Thermally-insulated rapid high-temperature sintering has been developed to maximize the densification of yttria-containing zirconia in order to improve the energy efficiency of the process. By combining finite element simulations with sintering theory, it has been possible to quantitatively estimate the density of the sintered product.
Cold sintering, i.e., compaction of powders without the use of heat, can dramatically reduce the energy required to consolidate powders that normally have to be heated to some 2000°C. This technique may be particularly relevant for weakly bonded, layered materials such as graphite, boron nitride, bismuth teluride etc. We have demonstrated for the first time, that layered materials, because of the ease with which these layers can slip past each other, can be consolidate to nearly 8% of their theoretical density without the application of heat. In spite of the simple elegance of this method of pressing the layered structures together, the consolidation works and we have high hopes for this sustainable technology in the context of these so-called wonder materials.

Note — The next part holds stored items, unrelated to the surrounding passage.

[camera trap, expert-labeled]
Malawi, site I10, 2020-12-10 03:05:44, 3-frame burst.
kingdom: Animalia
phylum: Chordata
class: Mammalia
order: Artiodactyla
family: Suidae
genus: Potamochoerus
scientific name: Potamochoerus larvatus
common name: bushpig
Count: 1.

Carbon-fibre composites can be much more useful if the strength of their interface with the polymer matrix can be better engineered. MXenes are a class of two-dimensional inorganic compounds just a few atom layers in thickness. By taking advantage of the fact that carbon fibres are electrically conducting, it is possible to coat then with MXene, thus improving their connection with the polymer matrix. We have discovered that this enhances the flexural properties of the composite and as a bonus, provides a material that can be used for electromagnetic interference shielding, by a mechanism that involves polarisation and conductive losses.

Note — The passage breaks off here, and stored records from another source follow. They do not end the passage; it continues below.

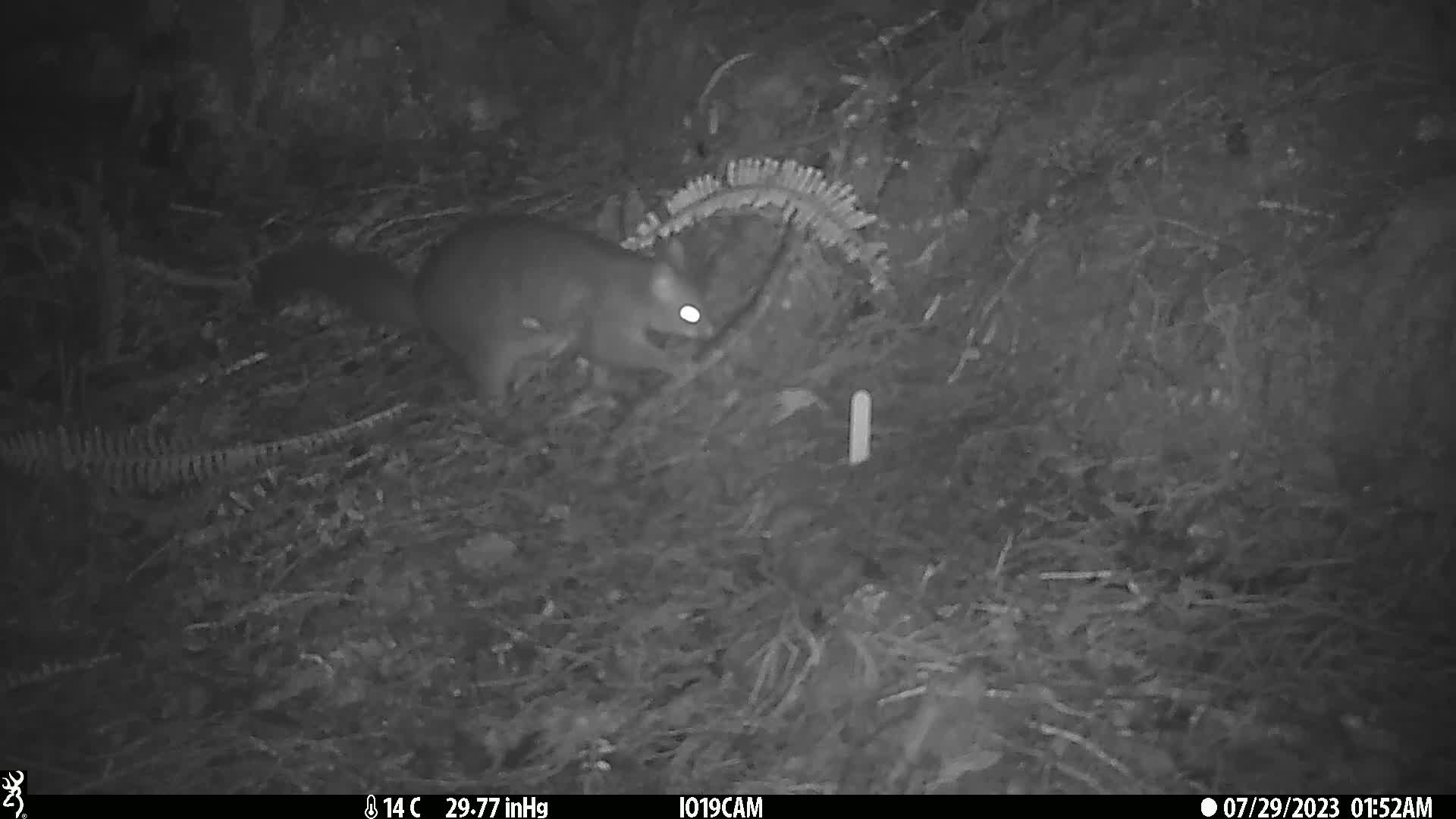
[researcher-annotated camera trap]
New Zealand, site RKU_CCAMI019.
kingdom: Animalia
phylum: Chordata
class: Mammalia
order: Diprotodontia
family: Phalangeridae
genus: Trichosurus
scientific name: Trichosurus vulpecula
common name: common brushtail possum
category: possum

Composites containing extremely small particles have potential applications in energy storage and flexible electronics. One such nanocomposite can be made using graphene so it is important to know how it fractures. We have used Raman spectroscopy can be utilised to reveal the evolution and propagation of natural cracks while visualising the development of their associated strain fields. Based on this, we have proposed a method to control the formation of cracks in graphene.
Re-use of Materials
Noise pollution affects millions of people on a daily basis. We have been developing efficient, cost-effective methods that at the same time use materials normally thrown away without a second thought. Rice straw and coffee husk are generally considered waste materials, however we have developed acoustic panels with excellent sound absorbing absorbing properties thus reducing echo and reverberation at mid-low to mid-high frequencies. They are up to 15 mm thick and have low density.
Electrospinning is a method of making fine fibres by charging and ejecting a polymer solution through a fine nozzle under the influence of an electrical field so that it deposits on to a fibre. We have explored different ways of making electrospun carbon to replace commercial carbon that is used as electrodes in redox flow batteries with the aim of reducing biological waste.